How to do Direct Coupling Analysis
Contents
Background
Direct Coupling Analysis (DCA) tells you highly correlated residue pairs in a given protein sequence by means of synchronized (coupled) mutations during evolution.
Existing Online Server
Do it from scratch
Build your sequence library
Choose existing sequence libraries with reference to HHsuite [1]
UniRef30 is definitely a good start: [2]
Untar it and you will get a >200G folder
Multisequence alignment
- Install HHsuite [3] (using conda)
- Using hhblits and reformat.pl (provided by hhsuite) to get an MSA result (.fas)

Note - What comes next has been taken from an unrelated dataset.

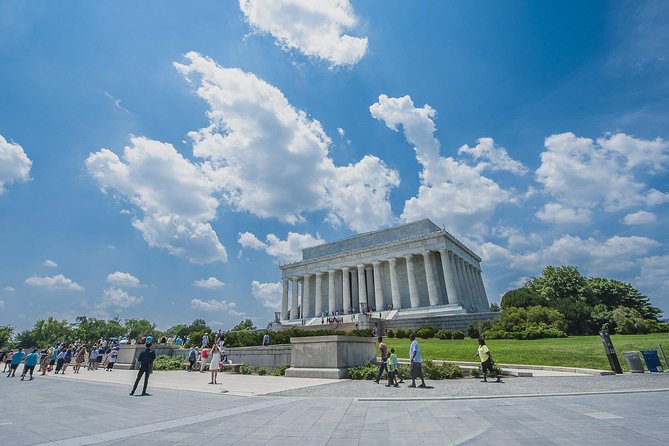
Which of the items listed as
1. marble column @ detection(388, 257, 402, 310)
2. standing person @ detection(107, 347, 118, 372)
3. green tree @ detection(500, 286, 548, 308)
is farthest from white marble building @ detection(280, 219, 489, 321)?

hhblits -i prot.seq -d ../database/UniRef30_2020_06 -o $PREFIX.hhr -n 2 -oa3m $PREFIX.a3m -cov $COV reformat.pl a3m fas $PREFIX.a3m $PREFIX.fas
Structure-based filtering
Then filter the residue pairs based on structural info
cat > TCL << 'EOF'
set THRES 0.2
set SHIFT 314
set infile [open "tmp" r]
set outfile [open "tmppairs" w]
set outlog [open "LOG" w]
set nn 0
while {[gets $infile line] >= 0} {
lassign [regexp -inline -all {\S+} $line] ii jj kk
if {$kk > $THRES} {
puts $outfile "$ii $jj $kk"
incr nn
}
}
puts $outlog "No. of Pairs (DCA score > $THRES): $nn"
close $infile
close $outfile
mol new ../pdb_monomer.pdb
draw delete all
set sel [atomselect top "name CA"]
set rr [measure rgyr $sel]
puts $outlog "Radius of gyration of the monomer: $rr"
set infile [open "tmppairs" r]
set outfile [open "tmppairs_clearmissing" w]
set nn 0
while {[gets $infile line] >= 0} {
lassign [regexp -inline -all {\S+} $line] ii jj kk
set ii [expr $ii + $SHIFT]
set jj [expr $jj + $SHIFT]
set sel [atomselect top "resid $ii $jj and name CA"]
set sel1 [atomselect top "resid $ii and name CA"]
set sel2 [atomselect top "resid $jj and name CA"]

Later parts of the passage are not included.